#### [节选内容]
= = = = = = =

Question

445. 两数相加 II

English Version

题目描述

给你两个 非空 链表来代表两个非负整数。数字最高位位于链表开始位置。它们的每个节点只存储一位数字。将这两数相加会返回一个新的链表。

你可以假设除了数字 0 之外，这两个数字都不会以零开头。

 

示例1：

输入：l1 = [7,2,4,3], l2 = [5,6,4]
输出：[7,8,0,7]

示例2：

输入：l1 = [2,4,3], l2 = [5,6,4]
输出：[8,0,7]

示例3：

输入：l1 = [0], l2 = [0]
输出：[0]

 

提示：

• 链表的长度范围为[1, 100]
• 0 <= node.val <= 9
• 输入数据保证链表代表的数字无前导 0

 

进阶：如果输入链表不能翻转该如何解决？

解法

方法一：翻转

手动翻转链表 l1 与 l2，将此题转换为 2. 两数相加，相加过程一致。对于最后返回的结果链表也需要进行翻转，共计三次。

# Definition for singly-linked list.
# class ListNode:
#   def __init__(self, val=0, next=None):
#     self.val = val
#     self.next = next
class Solution:
  def addTwoNumbers(
    self, l1: Optional[ListNode], l2: Optional[ListNode]
  ) -> Optional[ListNode]:
    s1, s2 = [], []
    while l1:
      s1.append(l1.val)
      l1 = l1.next
    while l2:
      s2.append(l2.val)
      l2 = l2.next
    dummy = ListNode()
    carry = 0
    while s1 or s2 or carry:
      s = (0 if not s1 else s1.pop()) + (0 if not s2 else s2.pop()) + carry
      carry, val = divmod(s, 10)
      # node = ListNode(val, dummy.next)
      # dummy.next = node
      dummy.next = ListNode(val, dummy.next)
    return dummy.next

/**
 * Definition for singly-linked list.
 * public class ListNode {
 *   int val;
 *   ListNode next;
 *   ListNode() {}
 *   ListNode(int val) { this.val = val; }
 *   ListNode(int val, ListNode next) { this.val = val; this.next = next; }
 * }
 */
class Solution {
  public ListNode addTwoNumbers(ListNode l1, ListNode l2) {
    Deque<Integer> s1 = new ArrayDeque<>();
    Deque<Integer> s2 = new ArrayDeque<>();
    for (; l1 != null; l1 = l1.next) {
      s1.push(l1.val);
    }
    for (; l2 != null; l2 = l2.next) {
      s2.push(l2.val);
    }
    ListNode dummy = new ListNode();
    int carry = 0;
    while (!s1.isEmpty() || !s2.isEmpty() || carry != 0) {
      int s = (s1.isEmpty() ? 0 : s1.pop()) + (s2.isEmpty() ? 0 : s2.pop()) + carry;
      // ListNode node = new ListNode(s % 10, dummy.next);
      // dummy.next = node;
      dummy.next = new ListNode(s % 10, dummy.next);
      carry = s / 10;
    }
    return dummy.next;
  }
}

/**
 * Definition for singly-linked list.

= = = = = = =

#### [记录条目]
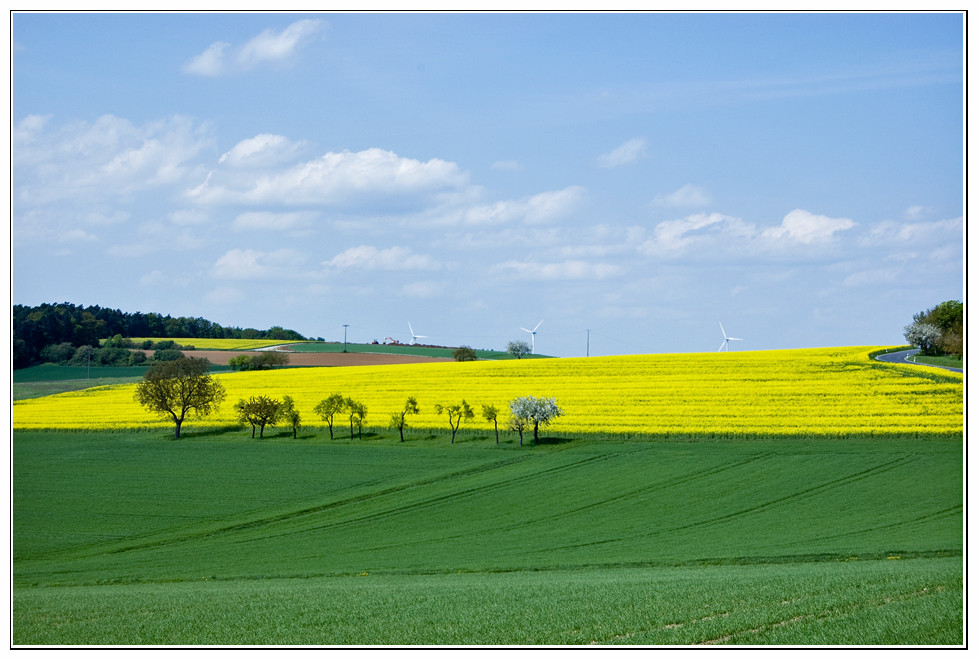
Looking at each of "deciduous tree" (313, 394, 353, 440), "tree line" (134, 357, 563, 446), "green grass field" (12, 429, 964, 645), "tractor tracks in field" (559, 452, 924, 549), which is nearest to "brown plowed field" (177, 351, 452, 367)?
"tree line" (134, 357, 563, 446)

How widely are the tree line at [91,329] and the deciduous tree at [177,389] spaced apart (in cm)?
594

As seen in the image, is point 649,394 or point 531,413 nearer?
point 531,413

= = = = = = =

续写上面的“两数相加 II”题解，从节选的最后一行之后接着往下写。

 * struct ListNode {
 *   int val;
 *   ListNode *next;
 *   ListNode() : val(0), next(nullptr) {}
 *   ListNode(int x) : val(x), next(nullptr) {}
 *   ListNode(int x, ListNode *next) : val(x), next(next) {}
 * };
 */
class Solution {
public:
  ListNode* addTwoNumbers(ListNode* l1, ListNode* l2) {
    stack<int> s1;
    stack<int> s2;
    for (; l1; l1 = l1->next) s1.push(l1->val);
    for (; l2; l2 = l2->next) s2.push(l2->val);
    ListNode* dummy = new ListNode();
    int carry = 0;
    while (!s1.empty() || !s2.empty() || carry) {
      int s = carry;
      if (!s1.empty()) {
        s += s1.top();
        s1.pop();
      }
      if (!s2.empty()) {
        s += s2.top();
        s2.pop();
      }
      // ListNode* node = new ListNode(s % 10, dummy->next);
      // dummy->next = node;
      dummy->next = new ListNode(s % 10, dummy->next);
      carry = s / 10;
    }
    return dummy->next;
  }
};

/**
 * Definition for singly-linked list.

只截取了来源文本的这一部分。